## The task
Rewrite the stretch from the line containing "What is the actual" through the end of the listing, swapping "viewer" for "observer" and leaving everything else untouched.

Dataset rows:

============

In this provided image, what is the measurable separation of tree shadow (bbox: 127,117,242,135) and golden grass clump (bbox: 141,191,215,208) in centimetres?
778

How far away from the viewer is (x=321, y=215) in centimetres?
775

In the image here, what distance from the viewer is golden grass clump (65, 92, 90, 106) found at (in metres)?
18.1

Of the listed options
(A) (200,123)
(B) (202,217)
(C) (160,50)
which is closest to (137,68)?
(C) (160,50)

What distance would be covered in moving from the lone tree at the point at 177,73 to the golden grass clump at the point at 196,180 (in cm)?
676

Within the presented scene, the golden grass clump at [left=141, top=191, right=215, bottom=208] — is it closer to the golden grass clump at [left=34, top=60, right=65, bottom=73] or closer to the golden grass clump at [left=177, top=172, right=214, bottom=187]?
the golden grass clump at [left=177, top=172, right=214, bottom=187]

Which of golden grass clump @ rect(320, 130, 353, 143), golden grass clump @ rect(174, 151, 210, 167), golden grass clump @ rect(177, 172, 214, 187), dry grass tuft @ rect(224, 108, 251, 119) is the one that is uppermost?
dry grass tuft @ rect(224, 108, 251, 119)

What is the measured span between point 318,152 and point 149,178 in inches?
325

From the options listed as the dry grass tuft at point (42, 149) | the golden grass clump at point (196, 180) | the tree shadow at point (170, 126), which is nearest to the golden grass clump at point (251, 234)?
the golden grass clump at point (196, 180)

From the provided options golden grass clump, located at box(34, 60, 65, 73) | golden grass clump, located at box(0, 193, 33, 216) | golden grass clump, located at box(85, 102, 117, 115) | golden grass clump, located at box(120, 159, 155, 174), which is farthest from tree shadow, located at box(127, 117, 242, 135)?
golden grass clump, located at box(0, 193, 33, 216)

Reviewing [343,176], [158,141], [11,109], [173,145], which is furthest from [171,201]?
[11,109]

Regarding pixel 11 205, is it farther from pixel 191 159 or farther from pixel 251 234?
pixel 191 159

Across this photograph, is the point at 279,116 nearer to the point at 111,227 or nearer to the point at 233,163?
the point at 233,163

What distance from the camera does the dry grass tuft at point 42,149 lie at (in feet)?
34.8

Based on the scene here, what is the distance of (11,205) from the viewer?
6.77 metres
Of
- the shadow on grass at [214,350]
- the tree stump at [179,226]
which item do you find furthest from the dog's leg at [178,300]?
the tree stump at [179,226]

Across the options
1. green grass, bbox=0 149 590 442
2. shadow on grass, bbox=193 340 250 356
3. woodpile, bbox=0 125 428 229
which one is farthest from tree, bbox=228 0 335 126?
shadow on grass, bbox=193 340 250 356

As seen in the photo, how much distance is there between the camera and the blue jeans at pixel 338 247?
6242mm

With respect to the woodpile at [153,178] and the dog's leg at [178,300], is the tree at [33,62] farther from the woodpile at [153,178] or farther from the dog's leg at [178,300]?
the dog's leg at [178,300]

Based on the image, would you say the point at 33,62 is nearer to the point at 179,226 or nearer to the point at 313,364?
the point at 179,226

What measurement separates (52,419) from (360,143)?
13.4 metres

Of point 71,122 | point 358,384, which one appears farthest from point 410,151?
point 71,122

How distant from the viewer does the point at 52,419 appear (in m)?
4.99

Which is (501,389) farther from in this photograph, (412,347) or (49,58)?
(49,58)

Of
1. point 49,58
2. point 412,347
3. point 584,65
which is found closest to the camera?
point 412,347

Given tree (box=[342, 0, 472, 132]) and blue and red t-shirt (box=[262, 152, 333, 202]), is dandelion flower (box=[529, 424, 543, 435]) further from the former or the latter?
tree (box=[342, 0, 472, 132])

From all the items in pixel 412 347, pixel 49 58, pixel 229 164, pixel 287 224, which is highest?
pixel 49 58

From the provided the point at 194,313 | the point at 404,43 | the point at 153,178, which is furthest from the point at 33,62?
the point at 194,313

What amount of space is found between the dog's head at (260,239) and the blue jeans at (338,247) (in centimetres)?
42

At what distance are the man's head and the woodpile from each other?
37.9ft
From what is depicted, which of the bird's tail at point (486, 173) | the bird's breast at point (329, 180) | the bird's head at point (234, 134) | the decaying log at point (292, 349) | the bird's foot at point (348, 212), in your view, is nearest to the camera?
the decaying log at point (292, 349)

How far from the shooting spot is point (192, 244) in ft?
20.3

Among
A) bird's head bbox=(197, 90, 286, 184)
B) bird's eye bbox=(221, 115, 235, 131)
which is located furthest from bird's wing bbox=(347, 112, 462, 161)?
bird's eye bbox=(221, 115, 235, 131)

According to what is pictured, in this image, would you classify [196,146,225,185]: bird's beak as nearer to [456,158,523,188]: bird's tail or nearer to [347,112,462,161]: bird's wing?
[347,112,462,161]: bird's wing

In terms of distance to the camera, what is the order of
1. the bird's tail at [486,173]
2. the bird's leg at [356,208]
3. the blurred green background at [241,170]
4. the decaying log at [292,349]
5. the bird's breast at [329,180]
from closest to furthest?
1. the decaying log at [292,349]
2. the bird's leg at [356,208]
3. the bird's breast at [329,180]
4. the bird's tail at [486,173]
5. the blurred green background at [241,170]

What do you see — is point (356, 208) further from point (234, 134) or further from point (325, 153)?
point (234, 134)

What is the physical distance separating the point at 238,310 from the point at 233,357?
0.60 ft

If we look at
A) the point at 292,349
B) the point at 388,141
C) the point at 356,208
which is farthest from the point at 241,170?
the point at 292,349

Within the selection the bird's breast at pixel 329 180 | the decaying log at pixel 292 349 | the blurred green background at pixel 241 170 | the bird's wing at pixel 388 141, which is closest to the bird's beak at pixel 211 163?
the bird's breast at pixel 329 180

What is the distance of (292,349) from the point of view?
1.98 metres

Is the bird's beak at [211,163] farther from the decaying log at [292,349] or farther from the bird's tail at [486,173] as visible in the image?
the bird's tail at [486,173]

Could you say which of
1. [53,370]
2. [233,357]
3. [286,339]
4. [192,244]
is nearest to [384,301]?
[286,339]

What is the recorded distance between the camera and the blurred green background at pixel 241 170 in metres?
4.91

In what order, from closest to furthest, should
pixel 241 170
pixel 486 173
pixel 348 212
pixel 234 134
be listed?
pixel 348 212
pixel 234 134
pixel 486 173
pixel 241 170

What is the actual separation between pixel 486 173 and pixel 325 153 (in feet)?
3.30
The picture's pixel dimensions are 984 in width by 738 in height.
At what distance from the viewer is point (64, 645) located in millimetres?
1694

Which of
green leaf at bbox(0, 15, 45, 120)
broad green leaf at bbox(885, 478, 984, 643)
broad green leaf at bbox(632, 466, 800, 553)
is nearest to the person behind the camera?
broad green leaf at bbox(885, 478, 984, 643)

============

## Problem solution
What is the actual separation between pixel 486 173 and pixel 325 153 (in feet)?
3.30
The picture's pixel dimensions are 984 in width by 738 in height.
At what distance from the observer is point (64, 645) located in millimetres?
1694

Which of
green leaf at bbox(0, 15, 45, 120)
broad green leaf at bbox(885, 478, 984, 643)
broad green leaf at bbox(632, 466, 800, 553)
is nearest to the person behind the camera?
broad green leaf at bbox(885, 478, 984, 643)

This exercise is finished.